TEXT:
---*---

It started with constantly checking the news, refresh…refresh…refresh…any, new, news? Anything more of this virus; I, once thought was so far away and now was on the doorstep. It started as a blanket ‘oh only 3% of the people who contract it, die, it’s not a big deal!’. Well it has become a big deal, as it was affecting those most vulnerable and it has scoured the Earth taking most countries hostage. Living in a family which has two vulnerable people in it, I wondered how long I would have to continue travelling on the tube and looking at faces of people who unknowingly carried this invisible disease. Bringing back to people who would be so severely affected by it.
However, once I was safely stowed away in my household the notion of refresh…refresh…refresh did not stop and the heightened anxiety did not leave. Now, I was refreshing all things positive, the amount of time I now had to carry out all these tasks I had said I would do ‘when I had more time’. “Well there you go” said the Universe “Now you have no excuses. You complained your travel to work left you, with dead time and tiredness, when you returned home. Now there is no excuse is there?”

---*---

INFORMATION GIVEN:

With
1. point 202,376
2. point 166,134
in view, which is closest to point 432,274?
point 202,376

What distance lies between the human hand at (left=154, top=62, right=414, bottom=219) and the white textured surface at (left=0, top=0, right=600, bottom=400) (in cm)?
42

---*---

REQUIRED ACTION 1: Translate into French the following sentence from the essay on the virus: "Well it has become a big deal, as it was affecting those most vulnerable and it has scoured the Earth taking most countries hostage."
REQUIRED ACTION 2:
Answer these questions from the essay on the virus:
(a) What percentage of those who contract the virus were first said to die?
(b) How many vulnerable people live in the writer's family?
(c) According to the Universe, what did the travel to work leave the writer with?
REQUIRED ACTION 3: Continue the essay on the virus from its final sentence, keeping its first-person voice.

EXERCISE ANSWER 1: Eh bien, c'est devenu une affaire sérieuse, car cela touchait les personnes les plus vulnérables et cela a parcouru la Terre en prenant la plupart des pays en otage.

EXERCISE ANSWER 2:
(a) 3%
(b) Two
(c) Dead time and tiredness

EXERCISE ANSWER 3:
This excess time made me more paranoid about the fact that I had to now do things I had promised to myself I would do to better myself, but I hadn’t expected it to now come so quickly and with such force. With the 100’s of people on Instagram telling me how to fill this time and how they had managed to so easily slip into it. Everyone seems to be getting on with their goals and doing all these things. What was I doing with this precious time, I had prayed for? Scrolling and scrolling on every app that provided me with some feed. Anything to block out the fact that I actually had to now do all these things. The focus I had so carefully derived from the depths of my body, building block by building block all seemed to have run away, as soon as I had to put goals into action and steps into motion; as though they had been touched by an electric current.
I was so hard on myself for not even taking one step towards using my time wisely but seeing the average time spent counter on Instagram rise and rise. It was like I couldn’t get myself away from this distraction, which was stealing my time and making me more numb. For even though we have more time and I want to better myself. Outside the door is this virus lurking and a world we all once knew changing. For how long? That is something we still do not know and this one thought itself has become draining.